Not planning to mention some of the stupendously ignorant comments made by our President about this weather and him asking for "good old global warming" to return.

I could give a shout-out to a friend who braved these extreme temperatures recently for a hike in the cold and snow, but not just now.

I could discuss the marvel of physics that allows it to be below ten degrees and yet the sun melts and evaporates snow from driveways and sidewalks, but I won't.

And I didn't know that somewhere along the way our weather experts renamed the "jet stream" and now refer to it as the "polar vortex," but let's not get into that just now.

No, I have better things to talk about than the weather.

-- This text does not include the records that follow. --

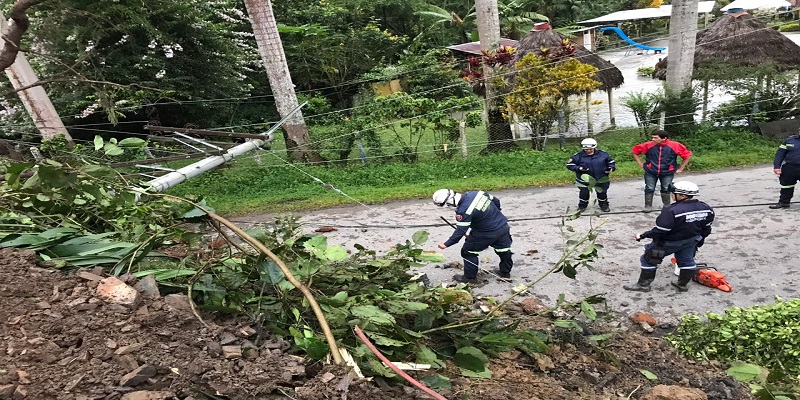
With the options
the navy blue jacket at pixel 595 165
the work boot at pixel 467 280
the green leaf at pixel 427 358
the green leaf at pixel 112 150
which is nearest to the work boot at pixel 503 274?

Seriously, though, my home state of Kentucky continues to make itself look rather silly.  Did you happen to see or hear the comments made in a radio interview by our Governor, Matt Bevin?  He seems to think that we're getting "soft" when we cancel classes due to the extreme cold.  Incidentally, this is a man who's originally from New Hampshire, where they chuckle at the South's inability to deal with a brief but pronounced sample of harsh winter weather.  And if you're not from Kentucky and interested, he made a pretty substantial amount of money in the investment market.

Back to the "polar vortex," I actually heard a plausible explanation for all of this.  Greenhouse gases have caused a rupture in the normal air mass that constitutes the jet stream and extremely cold air has essentially leaked out and poured southward.

All I know is that it's cold.  It will be warmer today but not until later.

Hope that wherever you are you're safe.  And warm.

Friday, January 25, 2019

How did we get here?

Happy Friday, everyone.  It's cold here in Kentucky, was cold during this week's business travel, too.  Cold in a lot of places, it seems.

Step back from your day-to-day issues and give some thought to the headlines we presently see online, on the evening news, in a newspaper or any relatively current news source.  And just think about this:

"Trump associate indicted on seven counts"

"Officials rejected Kushner for security clearance but were overruled"

"Shooter at large after four killed in Georgia"

"Three-year-old found alive in woods after days missing in North Carolina"

"Trump Administration plans to turn asylum seekers back to Mexico"

"General Mills recalls flour over salmonella concerns"

"Schools closed due to widespread illness"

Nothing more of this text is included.